François Truffaut adapted Down There as Shoot the Piano Player (Tirez sur le pianiste, 1960) — one of the key films of the French New Wave — and the French have continued to champion Goodis: his novels remain in print in French (Série noire and Gallimard) long after they went out of print in the United States. The French regard him much as they regard Jim Thompson — as a noir poet whose work transcends genre.

Style and Vision

Goodis’s prose is distinctive: repetitive, rhythmic, almost incantatory, with a flatness that can seem artless but that produces, cumulatively, a hypnotic effect. His sentences circle back on themselves, his protagonists rehearse the same thoughts, and the narrative spirals downward with a fatalism that is simultaneously depressing and oddly beautiful. He is less interested in plot than in mood — the mood of a man who knows he is finished but cannot stop caring.

His Philadelphia — a city of row houses, taprooms, empty lots, and freezing winters — is as vividly realised as Chandler’s Los Angeles or Hammett’s San Francisco, and considerably less glamorous. His women are complicated, often stronger than his men, and never merely decorative.

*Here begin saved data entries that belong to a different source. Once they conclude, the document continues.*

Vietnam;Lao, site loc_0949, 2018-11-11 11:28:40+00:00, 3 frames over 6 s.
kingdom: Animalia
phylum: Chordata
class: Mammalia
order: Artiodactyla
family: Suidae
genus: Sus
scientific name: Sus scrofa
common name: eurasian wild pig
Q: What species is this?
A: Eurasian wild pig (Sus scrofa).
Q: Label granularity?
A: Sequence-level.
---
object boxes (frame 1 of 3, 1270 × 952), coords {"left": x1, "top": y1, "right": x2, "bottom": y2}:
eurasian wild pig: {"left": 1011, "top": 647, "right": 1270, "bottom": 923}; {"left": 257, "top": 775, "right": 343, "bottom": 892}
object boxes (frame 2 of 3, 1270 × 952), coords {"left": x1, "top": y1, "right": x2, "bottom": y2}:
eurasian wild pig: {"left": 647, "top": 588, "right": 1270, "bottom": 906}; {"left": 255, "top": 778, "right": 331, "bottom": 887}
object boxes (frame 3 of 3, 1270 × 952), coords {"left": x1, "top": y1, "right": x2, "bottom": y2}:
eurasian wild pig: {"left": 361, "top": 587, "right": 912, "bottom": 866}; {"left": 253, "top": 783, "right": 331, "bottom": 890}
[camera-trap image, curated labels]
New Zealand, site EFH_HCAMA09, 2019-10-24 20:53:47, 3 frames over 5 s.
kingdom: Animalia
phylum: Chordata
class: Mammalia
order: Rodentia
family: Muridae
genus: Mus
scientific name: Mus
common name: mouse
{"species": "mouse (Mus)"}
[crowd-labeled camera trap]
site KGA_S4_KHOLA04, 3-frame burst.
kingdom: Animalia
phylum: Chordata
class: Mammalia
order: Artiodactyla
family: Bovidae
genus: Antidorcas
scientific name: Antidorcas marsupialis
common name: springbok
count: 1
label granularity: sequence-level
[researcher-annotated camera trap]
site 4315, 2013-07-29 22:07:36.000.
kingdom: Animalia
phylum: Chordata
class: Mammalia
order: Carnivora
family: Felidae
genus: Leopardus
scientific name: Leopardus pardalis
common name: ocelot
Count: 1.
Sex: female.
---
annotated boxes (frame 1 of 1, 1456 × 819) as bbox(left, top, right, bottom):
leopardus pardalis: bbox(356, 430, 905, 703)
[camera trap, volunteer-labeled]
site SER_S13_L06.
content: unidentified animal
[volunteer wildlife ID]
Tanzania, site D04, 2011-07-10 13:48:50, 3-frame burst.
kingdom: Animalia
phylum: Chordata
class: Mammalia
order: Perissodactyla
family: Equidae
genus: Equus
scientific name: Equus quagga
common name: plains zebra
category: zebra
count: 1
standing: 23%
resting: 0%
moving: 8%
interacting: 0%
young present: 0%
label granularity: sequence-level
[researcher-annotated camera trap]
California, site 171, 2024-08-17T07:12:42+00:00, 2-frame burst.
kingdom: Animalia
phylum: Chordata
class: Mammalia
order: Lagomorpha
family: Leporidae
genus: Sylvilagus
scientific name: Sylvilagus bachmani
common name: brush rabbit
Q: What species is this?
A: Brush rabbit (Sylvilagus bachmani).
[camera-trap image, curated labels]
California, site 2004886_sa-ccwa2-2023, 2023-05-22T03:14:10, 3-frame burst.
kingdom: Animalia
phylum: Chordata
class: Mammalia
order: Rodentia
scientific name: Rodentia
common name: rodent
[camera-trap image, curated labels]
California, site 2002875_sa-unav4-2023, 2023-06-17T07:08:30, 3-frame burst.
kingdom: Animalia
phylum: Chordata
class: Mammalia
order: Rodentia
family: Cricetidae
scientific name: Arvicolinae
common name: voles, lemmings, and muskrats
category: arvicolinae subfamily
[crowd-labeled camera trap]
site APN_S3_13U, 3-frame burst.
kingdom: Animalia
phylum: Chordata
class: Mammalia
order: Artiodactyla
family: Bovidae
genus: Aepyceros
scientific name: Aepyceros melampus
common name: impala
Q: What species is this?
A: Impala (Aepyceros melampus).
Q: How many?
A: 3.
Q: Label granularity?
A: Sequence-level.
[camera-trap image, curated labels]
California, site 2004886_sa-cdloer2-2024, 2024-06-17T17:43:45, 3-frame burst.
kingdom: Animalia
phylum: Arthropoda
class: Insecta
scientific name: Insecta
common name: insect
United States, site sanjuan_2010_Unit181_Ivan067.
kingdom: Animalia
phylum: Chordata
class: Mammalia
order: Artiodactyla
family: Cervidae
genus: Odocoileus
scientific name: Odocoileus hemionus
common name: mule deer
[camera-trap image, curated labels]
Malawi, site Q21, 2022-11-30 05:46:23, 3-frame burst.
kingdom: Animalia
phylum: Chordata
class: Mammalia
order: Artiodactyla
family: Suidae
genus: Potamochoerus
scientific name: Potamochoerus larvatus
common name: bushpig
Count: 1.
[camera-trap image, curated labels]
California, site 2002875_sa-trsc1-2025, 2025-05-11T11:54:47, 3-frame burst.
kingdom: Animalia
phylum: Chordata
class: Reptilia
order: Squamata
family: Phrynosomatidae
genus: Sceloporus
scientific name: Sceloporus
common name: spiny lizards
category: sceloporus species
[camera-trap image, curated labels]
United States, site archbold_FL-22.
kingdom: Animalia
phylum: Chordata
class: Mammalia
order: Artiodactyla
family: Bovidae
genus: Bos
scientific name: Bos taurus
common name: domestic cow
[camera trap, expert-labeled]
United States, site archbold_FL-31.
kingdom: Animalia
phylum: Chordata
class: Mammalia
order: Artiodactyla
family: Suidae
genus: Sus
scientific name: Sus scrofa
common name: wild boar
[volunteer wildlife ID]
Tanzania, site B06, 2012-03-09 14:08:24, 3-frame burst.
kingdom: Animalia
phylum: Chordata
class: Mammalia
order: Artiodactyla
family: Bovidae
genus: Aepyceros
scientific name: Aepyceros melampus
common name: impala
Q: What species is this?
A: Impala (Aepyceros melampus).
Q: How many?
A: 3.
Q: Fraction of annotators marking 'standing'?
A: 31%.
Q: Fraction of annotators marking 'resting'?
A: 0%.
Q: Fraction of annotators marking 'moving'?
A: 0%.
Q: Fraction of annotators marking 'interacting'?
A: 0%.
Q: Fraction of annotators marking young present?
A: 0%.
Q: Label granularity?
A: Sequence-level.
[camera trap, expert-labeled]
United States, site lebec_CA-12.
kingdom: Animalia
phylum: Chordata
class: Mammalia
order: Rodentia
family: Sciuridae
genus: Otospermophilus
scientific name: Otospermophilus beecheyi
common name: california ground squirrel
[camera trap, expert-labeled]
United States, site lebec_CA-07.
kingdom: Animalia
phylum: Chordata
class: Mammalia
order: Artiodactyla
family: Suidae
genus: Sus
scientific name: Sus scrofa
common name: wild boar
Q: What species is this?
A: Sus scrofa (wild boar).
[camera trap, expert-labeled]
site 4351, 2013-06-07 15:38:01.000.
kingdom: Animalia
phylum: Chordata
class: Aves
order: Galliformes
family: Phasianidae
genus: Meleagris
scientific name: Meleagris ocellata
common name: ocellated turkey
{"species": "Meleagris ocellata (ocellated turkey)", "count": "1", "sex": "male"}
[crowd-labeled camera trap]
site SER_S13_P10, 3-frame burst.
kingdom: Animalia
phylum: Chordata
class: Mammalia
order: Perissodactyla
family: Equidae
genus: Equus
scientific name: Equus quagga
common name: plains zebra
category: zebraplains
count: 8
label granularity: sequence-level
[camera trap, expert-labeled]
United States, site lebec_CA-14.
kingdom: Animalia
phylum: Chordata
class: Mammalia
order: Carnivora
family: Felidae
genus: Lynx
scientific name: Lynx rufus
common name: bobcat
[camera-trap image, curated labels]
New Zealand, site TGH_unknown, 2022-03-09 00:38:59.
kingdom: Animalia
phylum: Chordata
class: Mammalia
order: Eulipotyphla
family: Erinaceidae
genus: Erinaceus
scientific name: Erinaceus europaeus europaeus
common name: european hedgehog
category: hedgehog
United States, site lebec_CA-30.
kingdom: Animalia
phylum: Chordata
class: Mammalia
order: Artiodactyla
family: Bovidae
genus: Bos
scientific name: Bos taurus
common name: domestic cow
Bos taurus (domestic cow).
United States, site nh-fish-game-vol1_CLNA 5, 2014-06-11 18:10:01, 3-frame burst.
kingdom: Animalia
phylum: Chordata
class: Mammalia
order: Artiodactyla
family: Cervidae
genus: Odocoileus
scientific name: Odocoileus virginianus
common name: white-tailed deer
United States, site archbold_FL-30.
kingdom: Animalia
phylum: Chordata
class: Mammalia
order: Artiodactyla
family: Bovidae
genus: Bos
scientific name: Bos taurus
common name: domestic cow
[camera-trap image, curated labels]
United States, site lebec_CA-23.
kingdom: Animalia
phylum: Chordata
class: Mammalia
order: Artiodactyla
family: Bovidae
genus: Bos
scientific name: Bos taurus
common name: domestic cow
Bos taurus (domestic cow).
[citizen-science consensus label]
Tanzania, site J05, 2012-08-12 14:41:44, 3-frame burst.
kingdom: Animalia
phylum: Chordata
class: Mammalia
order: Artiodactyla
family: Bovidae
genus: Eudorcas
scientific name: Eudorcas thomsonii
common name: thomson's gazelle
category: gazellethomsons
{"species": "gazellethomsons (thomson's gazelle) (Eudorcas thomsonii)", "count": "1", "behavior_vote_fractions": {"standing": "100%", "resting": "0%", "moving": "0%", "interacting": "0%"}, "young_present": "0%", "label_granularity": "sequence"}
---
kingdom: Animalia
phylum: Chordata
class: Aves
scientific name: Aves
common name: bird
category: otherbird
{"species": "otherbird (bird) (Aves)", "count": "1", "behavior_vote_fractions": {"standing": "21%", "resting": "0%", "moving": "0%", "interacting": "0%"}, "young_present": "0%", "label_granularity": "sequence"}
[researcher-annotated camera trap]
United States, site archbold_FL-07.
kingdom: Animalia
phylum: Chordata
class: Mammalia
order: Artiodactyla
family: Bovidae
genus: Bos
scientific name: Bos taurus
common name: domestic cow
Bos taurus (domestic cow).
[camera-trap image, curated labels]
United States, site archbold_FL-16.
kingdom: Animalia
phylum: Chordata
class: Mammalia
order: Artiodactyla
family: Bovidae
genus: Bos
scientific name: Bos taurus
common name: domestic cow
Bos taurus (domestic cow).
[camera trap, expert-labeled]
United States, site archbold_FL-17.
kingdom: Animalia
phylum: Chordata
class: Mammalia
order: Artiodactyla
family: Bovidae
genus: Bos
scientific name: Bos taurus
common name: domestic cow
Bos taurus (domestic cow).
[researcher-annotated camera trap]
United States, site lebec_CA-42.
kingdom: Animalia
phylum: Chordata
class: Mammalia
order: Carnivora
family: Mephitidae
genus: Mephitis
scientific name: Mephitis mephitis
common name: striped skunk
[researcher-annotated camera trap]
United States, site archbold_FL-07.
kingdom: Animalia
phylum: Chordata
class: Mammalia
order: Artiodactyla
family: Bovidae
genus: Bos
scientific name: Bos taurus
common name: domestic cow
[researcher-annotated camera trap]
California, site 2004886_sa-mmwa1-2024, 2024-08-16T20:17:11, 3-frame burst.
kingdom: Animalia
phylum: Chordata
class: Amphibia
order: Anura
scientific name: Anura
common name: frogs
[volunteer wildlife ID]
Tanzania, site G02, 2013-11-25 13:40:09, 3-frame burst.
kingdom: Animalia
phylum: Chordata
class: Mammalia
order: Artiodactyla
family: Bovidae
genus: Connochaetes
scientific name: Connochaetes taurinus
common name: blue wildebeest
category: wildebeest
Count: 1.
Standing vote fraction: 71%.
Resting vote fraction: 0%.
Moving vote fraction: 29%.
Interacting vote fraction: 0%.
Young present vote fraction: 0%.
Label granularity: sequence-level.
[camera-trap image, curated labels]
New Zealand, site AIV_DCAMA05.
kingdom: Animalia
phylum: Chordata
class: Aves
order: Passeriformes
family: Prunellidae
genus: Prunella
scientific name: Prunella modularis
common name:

The psychological core of his fiction is the impossibility of escape — from the past, from one’s nature, from the gravitational pull of failure. His protagonists understand what has happened to them (they are not dumb) but cannot change it. This gives his best novels a tragic dimension that lifts them above pulp convention.

Critical Standing

Goodis was almost completely forgotten in the United States at the time of his death. He has been substantially rehabilitated since the 1980s, through French critical attention, the reprinting of his novels by Black Lizard and Vintage Crime, and the advocacy of crime fiction scholars and writers. He is now recognised as one of the essential American noir novelists, alongside Thompson, Woolrich, and McCoy.

Key Works

  • Dark Passage (1946)
  • Nightfall (1947)
  • Cassidy’s Girl (1951)
  • Down There (1956)
  • Street of No Return (1954)

Collecting Goodis

Goodis’s paperback originals — Gold Medal, Lion, and Fawcett editions — are the primary collecting focus. Fine copies of the original paperbacks bring $20–$100, with Down There (1956, Gold Medal) and Street of No Return (1954, Gold Medal) among the most sought. Dark Passage (1946, Julian Messner) — his only hardcover first edition from the period — brings $200–$600. Black Lizard reprints of the 1980s are also collected.